> [THE REQUEST]:
Render every line of the items below as a JSON list of strings, one string per line, with blank lines dropped. Leave the pictures out of the list.

[Spatial data with images]
□ □ □ □ □

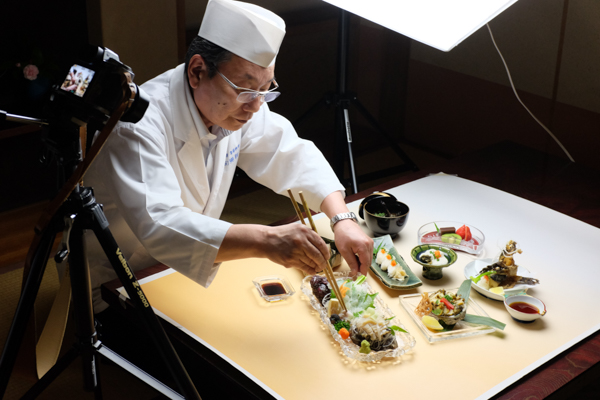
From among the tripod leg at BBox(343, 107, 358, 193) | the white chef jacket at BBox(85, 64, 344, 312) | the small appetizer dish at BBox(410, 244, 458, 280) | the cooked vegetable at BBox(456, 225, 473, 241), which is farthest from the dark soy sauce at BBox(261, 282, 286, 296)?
the tripod leg at BBox(343, 107, 358, 193)

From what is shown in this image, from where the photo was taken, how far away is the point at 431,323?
4.58ft

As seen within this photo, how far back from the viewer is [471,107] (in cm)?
372

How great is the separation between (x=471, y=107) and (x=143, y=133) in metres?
2.57

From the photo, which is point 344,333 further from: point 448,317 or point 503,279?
point 503,279

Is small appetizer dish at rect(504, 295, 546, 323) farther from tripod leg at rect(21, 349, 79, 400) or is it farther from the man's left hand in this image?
tripod leg at rect(21, 349, 79, 400)

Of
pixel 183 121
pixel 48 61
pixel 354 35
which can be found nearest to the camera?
pixel 183 121

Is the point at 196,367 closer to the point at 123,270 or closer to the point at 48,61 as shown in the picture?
the point at 123,270

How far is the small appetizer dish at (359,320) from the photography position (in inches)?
51.6

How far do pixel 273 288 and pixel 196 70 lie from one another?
65 cm

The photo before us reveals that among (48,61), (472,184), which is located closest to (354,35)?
(48,61)

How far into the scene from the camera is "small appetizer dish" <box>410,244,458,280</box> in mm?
1596

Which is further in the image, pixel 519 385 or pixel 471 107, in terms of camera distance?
pixel 471 107

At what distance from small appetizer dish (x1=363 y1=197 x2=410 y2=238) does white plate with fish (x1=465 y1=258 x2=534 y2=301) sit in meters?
0.24

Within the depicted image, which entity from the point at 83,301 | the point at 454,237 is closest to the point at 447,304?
the point at 454,237
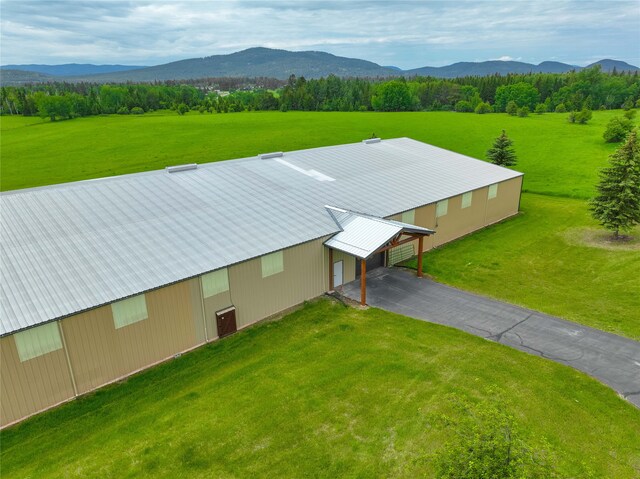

□ □ □ □ □

> [TASK RESULT]:
[
  "From among the tripod leg at BBox(343, 107, 358, 193) | the white chef jacket at BBox(85, 64, 344, 312) | the small appetizer dish at BBox(410, 244, 458, 280) | the cooked vegetable at BBox(456, 225, 473, 241), which is farthest from the dark soy sauce at BBox(261, 282, 286, 296)?",
  "the tripod leg at BBox(343, 107, 358, 193)",
  "From what is shown in this image, from where the photo was taken, how far away is the point at 431,323?",
  "4.58ft",
  "As seen within this photo, how far back from the viewer is [471,107] (in cm)?",
  "372",
  "How great is the separation between (x=471, y=107) and (x=143, y=133) in metres?",
  "2.57",
  "From the photo, which is point 344,333 further from: point 448,317 or point 503,279?",
  "point 503,279",
  "Is small appetizer dish at rect(504, 295, 546, 323) farther from tripod leg at rect(21, 349, 79, 400) or is it farther from the man's left hand in this image?",
  "tripod leg at rect(21, 349, 79, 400)",
  "Of",
  "pixel 183 121",
  "pixel 48 61",
  "pixel 354 35",
  "which can be found nearest to the camera?",
  "pixel 183 121",
  "Is the point at 196,367 closer to the point at 123,270 or closer to the point at 48,61 as shown in the picture?",
  "the point at 123,270",
  "How far is the small appetizer dish at (359,320) from the photography position (in inches)?",
  "51.6",
  "How far do pixel 273 288 and pixel 196 70 lie from one another?",
  "65 cm",
  "The photo before us reveals that among (48,61), (472,184), which is located closest to (354,35)?",
  "(48,61)",
  "How far into the scene from the camera is \"small appetizer dish\" <box>410,244,458,280</box> in mm?",
  "1596",
  "Which is further in the image, pixel 519 385 or pixel 471 107, in terms of camera distance?",
  "pixel 471 107",
  "At what distance from small appetizer dish (x1=363 y1=197 x2=410 y2=238) does white plate with fish (x1=465 y1=258 x2=534 y2=301) sit in meters?",
  "0.24",
  "Within the depicted image, which entity from the point at 83,301 | the point at 454,237 is closest to the point at 447,304?",
  "the point at 454,237"
]